Edit the material from the line containing "Of (224,370), (367,171), (344,326), which" through its end, replacing "wooden plank" with "timber plank" and leaving everything else unchanged.

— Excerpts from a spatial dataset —
== == ==

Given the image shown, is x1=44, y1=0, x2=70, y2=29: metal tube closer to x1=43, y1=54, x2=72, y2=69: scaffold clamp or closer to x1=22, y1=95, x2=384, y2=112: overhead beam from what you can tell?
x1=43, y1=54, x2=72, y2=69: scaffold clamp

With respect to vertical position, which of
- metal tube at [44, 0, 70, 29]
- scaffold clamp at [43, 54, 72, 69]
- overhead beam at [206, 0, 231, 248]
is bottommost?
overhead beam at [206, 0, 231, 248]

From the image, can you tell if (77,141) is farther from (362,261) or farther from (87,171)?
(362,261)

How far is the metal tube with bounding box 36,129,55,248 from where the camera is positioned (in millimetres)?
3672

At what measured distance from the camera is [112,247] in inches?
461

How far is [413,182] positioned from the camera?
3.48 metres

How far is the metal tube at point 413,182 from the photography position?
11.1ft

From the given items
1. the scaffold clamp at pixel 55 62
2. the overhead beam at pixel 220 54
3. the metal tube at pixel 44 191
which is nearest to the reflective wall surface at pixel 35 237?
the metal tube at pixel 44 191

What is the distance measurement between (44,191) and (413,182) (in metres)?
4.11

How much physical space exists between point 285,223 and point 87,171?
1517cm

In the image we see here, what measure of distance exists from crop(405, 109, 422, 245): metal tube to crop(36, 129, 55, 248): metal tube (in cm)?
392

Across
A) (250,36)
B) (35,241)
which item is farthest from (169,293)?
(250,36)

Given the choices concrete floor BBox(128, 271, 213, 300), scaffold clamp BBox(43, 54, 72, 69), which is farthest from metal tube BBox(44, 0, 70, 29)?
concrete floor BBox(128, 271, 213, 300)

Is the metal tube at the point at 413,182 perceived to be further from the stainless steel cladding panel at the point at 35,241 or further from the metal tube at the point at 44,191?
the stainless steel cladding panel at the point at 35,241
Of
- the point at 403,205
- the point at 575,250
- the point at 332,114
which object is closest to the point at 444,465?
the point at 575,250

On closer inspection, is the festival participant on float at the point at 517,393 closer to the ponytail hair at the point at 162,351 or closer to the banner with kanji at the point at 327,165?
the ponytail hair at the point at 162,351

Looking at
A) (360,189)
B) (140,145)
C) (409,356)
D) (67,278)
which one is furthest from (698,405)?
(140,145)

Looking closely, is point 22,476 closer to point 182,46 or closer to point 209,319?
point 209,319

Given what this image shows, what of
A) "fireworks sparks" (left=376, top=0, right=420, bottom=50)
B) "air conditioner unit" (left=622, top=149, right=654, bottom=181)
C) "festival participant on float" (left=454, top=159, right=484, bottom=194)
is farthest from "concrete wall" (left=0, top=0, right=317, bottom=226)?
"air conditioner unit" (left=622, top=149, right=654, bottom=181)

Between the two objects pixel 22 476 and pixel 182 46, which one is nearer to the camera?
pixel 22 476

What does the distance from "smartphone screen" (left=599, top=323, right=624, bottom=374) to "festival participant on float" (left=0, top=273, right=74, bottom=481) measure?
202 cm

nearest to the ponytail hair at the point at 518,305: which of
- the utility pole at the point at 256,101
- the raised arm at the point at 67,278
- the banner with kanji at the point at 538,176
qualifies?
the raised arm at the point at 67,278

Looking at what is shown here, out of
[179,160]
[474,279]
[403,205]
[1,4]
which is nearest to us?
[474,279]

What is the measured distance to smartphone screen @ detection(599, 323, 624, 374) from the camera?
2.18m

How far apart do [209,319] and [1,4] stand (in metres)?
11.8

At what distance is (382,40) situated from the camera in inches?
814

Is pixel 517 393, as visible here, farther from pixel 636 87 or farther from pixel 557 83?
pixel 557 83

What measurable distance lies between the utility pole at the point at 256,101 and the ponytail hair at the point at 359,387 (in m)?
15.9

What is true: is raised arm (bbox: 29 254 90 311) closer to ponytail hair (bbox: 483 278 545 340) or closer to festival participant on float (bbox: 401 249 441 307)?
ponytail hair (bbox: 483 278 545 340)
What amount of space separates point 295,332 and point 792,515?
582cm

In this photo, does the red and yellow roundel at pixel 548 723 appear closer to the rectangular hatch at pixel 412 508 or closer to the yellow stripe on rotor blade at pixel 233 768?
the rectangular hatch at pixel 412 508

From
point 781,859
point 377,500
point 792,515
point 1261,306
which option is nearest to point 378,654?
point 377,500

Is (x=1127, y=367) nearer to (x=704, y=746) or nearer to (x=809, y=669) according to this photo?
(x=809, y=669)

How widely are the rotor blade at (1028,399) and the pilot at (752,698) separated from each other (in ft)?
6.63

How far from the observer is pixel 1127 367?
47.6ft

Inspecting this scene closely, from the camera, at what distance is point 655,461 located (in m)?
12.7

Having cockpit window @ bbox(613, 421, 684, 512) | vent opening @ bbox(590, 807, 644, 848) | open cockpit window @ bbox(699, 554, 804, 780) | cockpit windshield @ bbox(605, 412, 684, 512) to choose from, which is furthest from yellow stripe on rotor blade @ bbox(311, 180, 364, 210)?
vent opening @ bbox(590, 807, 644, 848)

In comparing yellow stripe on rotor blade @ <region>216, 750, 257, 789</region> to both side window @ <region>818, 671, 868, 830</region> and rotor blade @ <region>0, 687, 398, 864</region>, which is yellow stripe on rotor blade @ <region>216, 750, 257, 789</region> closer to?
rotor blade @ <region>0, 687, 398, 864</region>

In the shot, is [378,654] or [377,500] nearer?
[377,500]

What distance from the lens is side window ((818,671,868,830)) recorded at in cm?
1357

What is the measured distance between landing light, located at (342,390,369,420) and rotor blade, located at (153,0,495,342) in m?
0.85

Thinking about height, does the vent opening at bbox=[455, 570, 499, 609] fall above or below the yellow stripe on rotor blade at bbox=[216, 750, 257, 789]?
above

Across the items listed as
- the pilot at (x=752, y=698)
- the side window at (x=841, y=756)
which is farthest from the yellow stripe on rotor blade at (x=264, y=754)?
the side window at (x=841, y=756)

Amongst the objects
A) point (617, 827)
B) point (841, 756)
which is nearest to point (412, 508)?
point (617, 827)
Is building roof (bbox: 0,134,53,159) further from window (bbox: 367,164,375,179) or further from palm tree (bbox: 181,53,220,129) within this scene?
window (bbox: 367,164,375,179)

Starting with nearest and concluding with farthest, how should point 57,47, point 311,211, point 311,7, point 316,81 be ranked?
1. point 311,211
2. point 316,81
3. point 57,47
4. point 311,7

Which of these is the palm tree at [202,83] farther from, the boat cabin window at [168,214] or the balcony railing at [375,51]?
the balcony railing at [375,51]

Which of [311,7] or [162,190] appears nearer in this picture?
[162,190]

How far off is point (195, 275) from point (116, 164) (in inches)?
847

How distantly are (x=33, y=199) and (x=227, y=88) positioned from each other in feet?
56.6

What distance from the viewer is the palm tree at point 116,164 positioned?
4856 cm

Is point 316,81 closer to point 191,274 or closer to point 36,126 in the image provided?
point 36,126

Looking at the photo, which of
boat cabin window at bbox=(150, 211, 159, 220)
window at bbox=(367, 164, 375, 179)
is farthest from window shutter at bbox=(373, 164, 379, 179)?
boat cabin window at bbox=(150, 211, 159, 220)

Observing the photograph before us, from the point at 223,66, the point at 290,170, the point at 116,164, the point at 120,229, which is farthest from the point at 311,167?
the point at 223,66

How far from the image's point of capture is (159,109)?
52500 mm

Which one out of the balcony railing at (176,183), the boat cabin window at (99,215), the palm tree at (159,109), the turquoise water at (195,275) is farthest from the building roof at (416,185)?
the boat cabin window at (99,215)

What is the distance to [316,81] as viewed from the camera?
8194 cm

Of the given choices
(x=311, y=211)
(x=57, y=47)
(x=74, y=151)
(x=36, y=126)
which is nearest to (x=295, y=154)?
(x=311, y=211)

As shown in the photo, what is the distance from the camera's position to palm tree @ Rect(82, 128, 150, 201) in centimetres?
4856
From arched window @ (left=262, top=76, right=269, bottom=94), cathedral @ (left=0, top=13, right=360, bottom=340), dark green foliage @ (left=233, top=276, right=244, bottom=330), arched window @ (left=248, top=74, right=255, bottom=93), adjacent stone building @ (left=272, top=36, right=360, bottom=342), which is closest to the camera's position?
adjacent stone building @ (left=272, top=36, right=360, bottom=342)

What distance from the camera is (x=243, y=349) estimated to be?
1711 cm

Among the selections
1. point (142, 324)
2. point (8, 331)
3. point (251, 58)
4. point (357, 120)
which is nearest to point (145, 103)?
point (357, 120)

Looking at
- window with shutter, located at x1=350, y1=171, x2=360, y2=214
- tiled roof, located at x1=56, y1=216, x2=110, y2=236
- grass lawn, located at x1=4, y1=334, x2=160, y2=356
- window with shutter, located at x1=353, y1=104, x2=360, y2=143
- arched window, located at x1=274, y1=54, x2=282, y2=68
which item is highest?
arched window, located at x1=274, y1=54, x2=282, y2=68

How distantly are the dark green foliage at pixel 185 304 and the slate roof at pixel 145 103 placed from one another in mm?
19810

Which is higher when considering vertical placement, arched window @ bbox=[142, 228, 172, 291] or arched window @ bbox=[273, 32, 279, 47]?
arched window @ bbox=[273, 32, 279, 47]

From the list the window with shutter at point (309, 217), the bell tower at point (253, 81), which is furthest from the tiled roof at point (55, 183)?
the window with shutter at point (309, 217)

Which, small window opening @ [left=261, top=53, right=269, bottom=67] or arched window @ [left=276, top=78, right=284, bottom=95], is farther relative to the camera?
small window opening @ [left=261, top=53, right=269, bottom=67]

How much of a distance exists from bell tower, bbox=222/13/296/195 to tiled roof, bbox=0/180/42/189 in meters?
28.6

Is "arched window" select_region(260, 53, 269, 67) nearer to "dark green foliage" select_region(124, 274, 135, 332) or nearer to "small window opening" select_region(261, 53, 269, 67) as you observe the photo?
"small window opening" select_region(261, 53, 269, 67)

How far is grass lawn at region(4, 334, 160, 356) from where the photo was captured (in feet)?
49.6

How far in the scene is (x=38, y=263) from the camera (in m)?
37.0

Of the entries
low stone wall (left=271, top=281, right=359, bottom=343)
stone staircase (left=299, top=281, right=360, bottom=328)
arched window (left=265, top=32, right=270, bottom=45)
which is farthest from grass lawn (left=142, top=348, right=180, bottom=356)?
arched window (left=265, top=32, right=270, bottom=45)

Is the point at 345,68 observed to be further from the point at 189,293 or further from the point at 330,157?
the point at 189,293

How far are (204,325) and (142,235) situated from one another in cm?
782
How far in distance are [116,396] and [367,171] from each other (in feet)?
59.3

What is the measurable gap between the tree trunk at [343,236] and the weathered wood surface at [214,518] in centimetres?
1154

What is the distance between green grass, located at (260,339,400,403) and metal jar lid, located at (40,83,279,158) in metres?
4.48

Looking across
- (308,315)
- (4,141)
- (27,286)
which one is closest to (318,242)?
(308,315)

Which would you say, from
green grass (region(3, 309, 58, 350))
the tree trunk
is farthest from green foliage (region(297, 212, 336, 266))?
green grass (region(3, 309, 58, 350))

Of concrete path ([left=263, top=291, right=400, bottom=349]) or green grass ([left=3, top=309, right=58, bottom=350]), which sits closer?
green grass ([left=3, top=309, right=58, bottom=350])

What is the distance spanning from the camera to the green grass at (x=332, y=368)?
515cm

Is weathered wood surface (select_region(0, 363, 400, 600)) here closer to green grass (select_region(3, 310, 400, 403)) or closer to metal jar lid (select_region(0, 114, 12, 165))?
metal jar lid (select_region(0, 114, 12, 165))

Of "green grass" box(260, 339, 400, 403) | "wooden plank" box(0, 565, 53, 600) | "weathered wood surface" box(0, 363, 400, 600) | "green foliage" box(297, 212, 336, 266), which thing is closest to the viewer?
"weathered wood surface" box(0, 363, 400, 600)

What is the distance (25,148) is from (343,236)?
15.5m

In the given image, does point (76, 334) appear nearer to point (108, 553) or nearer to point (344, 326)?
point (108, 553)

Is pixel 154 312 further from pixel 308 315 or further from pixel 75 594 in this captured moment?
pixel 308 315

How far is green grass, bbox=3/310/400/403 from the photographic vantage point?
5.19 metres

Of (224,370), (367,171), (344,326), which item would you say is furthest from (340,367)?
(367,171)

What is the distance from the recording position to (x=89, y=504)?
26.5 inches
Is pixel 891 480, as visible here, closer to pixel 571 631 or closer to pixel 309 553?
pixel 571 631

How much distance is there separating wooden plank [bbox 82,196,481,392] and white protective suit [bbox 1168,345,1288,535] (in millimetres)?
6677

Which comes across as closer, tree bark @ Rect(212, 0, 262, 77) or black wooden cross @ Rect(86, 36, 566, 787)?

== == ==

— Exercise response —
Of (224,370), (367,171), (344,326), which item would you say is furthest from (340,367)?
(367,171)

What is the distance from the recording position to (x=89, y=504)?
26.5 inches
Is pixel 891 480, as visible here, closer to pixel 571 631 or closer to pixel 309 553?
pixel 571 631

How much distance is there separating timber plank [bbox 82,196,481,392] and white protective suit [bbox 1168,345,1288,535] (in millimetres)?
6677

Which comes across as closer, tree bark @ Rect(212, 0, 262, 77) or black wooden cross @ Rect(86, 36, 566, 787)?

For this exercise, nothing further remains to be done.